Understanding Prior Authorization

A prior authorization is an approval from a health plan that is required before specialized services or medications may be provided, to ensure they can be paid for.

There are many points in healthcare where digital conversations and reconciliations must occur for tracking and accountability. For example, in a previous blog we discussed how HL7 ADT messages (HL7v2) are used to communicate patient care status between facilities. We also talked about how facility-to-facility interoperability is growing.

Prior authorization also goes by the names “prior auth“, “preauthorization“, “preapproval“, and “precertification“.

prior authorization flowchart

Prior Authorization Flowchart

Some extra notes:

  • In a life-threatening emergency, hospitals are not allowed to deny treatment to patients, regardless of their insurance or financial situation.

  • In non life-threatening emergency, the entity footing the bill must be determined beforehand. This may be the government via the insurer (Medicare, Medicaid, commercial), the insurer if it matches their policy, or the patient themselves if neither the government or the insurer agree to do so. There is both an urgent (72 hour window) and non-urgent (within one week) version of non-emergency requests.

  • If no entity is willing to pay for treatment, the bill is passed on to the patient should they still like to receive the treatment.

  • If the patient has already been treated, but no-one agrees to pay, the patient must pay the bill out of pocket. If the patient is unable to pay, the hospital ultimately foots the bill to maintain operations.

Explanation of Benefits (EOB)

Explanation of benefits is a legal document that describes what a patient can be approved for. Here is an example of prior authorization guidelines of the required evidence for a patient to be approved for a hearing aid. It includes definitions and codes that, if document by a practitioner, will result in a hearing aid to be paid for for a patient.

How Fast Is It?

In the old days, prior authorization would require a phone call. Historically it still may have taken up to 30 days depending on the looseness of definitions, documentation, and the need for legal opinions. However it is more than possible for prior authorizations to be instantaneously approved.
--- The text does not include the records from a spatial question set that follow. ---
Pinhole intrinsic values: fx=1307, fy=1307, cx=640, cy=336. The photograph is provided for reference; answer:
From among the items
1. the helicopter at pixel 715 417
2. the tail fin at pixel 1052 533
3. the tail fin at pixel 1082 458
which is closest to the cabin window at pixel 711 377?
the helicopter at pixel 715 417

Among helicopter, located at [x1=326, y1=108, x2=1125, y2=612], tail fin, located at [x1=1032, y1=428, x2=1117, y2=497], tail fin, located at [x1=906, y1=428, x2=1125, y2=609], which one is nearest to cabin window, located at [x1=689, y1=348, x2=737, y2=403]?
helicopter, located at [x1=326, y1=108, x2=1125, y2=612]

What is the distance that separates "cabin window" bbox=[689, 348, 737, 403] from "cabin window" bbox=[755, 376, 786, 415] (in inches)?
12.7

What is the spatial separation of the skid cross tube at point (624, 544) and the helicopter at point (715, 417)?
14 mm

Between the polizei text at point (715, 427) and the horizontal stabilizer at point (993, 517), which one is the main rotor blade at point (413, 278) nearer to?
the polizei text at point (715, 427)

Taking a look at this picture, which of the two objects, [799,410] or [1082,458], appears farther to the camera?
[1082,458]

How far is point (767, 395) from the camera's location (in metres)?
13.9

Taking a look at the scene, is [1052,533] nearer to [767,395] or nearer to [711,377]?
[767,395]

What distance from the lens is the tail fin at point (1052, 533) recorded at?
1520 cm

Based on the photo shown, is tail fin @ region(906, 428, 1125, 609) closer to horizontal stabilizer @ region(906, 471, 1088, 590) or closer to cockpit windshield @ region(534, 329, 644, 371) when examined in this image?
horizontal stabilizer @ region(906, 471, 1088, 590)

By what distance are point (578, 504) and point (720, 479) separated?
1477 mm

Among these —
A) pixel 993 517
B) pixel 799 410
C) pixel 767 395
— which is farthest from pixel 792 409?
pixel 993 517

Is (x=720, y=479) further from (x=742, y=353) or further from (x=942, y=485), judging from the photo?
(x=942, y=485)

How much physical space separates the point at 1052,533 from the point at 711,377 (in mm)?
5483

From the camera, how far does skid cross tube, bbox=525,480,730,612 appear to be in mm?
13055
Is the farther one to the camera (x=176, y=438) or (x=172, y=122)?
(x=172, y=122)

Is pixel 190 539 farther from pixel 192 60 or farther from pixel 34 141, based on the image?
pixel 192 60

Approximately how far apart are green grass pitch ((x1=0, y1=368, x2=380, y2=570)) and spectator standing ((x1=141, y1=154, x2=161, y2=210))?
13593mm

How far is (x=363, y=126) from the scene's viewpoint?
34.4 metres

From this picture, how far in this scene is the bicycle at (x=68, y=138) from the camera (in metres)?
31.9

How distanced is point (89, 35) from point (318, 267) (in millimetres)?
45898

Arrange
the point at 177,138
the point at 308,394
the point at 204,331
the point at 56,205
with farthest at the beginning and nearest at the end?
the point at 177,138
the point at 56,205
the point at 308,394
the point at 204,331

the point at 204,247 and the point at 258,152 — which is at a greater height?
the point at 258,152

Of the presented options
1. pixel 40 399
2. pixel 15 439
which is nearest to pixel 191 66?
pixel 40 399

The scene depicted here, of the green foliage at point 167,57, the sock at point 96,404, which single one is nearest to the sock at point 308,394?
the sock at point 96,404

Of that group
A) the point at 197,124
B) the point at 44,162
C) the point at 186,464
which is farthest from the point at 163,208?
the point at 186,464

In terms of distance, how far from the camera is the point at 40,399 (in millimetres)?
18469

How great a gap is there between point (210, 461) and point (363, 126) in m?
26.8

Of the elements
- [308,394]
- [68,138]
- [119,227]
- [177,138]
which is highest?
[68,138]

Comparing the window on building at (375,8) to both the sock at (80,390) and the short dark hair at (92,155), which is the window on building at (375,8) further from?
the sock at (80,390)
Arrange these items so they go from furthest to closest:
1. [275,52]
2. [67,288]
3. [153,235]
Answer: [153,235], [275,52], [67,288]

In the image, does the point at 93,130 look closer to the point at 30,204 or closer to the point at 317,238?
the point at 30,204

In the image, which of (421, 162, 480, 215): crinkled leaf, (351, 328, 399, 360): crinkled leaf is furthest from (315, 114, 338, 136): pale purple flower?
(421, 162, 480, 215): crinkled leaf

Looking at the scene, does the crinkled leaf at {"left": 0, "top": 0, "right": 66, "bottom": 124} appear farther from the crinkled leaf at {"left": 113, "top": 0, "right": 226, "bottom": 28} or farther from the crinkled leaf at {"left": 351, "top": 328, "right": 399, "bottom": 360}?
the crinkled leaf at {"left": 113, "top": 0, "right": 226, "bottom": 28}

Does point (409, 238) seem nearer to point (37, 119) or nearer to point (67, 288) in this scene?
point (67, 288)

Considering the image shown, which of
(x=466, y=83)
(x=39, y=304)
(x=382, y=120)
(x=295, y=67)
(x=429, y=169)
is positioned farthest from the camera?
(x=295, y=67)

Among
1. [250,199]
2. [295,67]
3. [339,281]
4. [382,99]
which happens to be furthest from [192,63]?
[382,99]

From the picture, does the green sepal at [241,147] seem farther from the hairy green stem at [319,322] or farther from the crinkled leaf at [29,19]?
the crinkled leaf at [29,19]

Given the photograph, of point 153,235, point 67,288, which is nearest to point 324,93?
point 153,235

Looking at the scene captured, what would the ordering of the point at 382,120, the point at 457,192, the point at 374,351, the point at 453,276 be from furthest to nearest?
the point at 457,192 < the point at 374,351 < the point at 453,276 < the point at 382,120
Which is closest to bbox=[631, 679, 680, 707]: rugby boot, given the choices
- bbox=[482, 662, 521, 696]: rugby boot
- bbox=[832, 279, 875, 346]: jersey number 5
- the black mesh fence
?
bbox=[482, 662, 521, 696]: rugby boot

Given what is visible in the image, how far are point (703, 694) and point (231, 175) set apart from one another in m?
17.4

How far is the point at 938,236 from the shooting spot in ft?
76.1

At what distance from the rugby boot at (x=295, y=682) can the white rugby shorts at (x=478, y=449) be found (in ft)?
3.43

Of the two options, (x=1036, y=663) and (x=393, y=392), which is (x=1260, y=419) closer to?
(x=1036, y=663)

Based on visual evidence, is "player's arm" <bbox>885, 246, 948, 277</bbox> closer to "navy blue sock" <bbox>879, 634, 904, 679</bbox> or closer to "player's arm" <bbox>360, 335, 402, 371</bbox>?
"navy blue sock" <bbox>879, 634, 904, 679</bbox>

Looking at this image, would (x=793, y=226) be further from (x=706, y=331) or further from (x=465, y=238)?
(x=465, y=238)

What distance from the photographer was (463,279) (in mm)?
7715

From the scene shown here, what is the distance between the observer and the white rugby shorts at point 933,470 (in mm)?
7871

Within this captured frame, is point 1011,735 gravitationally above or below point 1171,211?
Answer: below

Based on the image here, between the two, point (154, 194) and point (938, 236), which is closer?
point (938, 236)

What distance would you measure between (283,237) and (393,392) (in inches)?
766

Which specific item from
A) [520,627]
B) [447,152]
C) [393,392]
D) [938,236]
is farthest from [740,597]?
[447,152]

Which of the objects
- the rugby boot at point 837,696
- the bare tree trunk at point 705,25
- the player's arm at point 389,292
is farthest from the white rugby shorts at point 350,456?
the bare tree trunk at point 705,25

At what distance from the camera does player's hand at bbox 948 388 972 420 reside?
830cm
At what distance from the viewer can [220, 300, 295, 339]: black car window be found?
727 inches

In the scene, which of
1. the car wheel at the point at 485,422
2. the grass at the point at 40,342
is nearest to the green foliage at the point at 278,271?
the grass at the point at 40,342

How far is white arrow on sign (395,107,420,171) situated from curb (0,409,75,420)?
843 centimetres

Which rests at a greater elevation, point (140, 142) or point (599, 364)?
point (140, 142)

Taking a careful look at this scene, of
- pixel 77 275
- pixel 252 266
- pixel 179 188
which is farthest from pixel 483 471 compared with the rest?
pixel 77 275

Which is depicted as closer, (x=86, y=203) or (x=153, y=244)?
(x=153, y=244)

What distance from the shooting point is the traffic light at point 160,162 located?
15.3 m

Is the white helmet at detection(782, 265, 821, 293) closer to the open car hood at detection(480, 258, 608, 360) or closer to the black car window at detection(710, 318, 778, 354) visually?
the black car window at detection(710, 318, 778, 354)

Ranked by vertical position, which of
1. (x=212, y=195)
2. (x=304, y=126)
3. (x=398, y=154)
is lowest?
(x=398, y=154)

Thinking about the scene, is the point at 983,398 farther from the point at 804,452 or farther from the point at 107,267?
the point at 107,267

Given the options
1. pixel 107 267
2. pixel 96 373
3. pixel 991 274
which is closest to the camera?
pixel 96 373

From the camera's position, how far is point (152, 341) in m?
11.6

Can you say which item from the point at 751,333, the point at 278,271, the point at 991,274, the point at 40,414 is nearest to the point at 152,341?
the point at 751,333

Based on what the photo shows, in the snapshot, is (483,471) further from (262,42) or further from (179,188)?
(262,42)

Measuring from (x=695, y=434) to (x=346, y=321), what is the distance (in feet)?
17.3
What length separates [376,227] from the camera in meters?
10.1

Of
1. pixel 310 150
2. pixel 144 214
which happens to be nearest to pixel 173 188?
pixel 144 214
It is not however, common or likely for an instant denial. This is because evidence for paying out, if found, should immediately be captured. If it is not instantly found, it may require a human to make sure the evidence is not located in a medical chart in an unstructured section. This is where Tenasol comes in. Tenasol is able to detect approval evidence faster, and report them to reviewers who may not otherwise see them to expedite prior authorizations. In some cases, Tenasol is capable of instant approvals if they are found in structured sections of documents.

Health Data, Technology, and Interoperability: Trusted Exchange Framework and Common Agreement (HTI-2)

HTI-2 is a recent policy change that expedites the time that a prior authorization takes:

  • urgent requests are still 72 hours

  • non-urgent requests are reduced to 7 days from 14 days (with extensions)

  • FHIR API standards are outlined for auto-approvals in cases that can happen within seconds.

These changes were made to shift towards faster patient treatment, to encourage technological progression, and to reduce payer float. The auto approvals are nearly instantaneous and appear like this:

automated prior authorization

Automatic Prior Authorization (Blue)

For this to work in real-time:

  • [REQUIRED] the practitioner must have FHIR (HL7v4) adopted for external communication

  • [REQUIRED] the insurer (payer) must have FHIR (HL7v4) adopted for external communication

  • [REQUIRED] the practitioner and the insurer must be integrated such that they can exchange information in an encrypted fashion.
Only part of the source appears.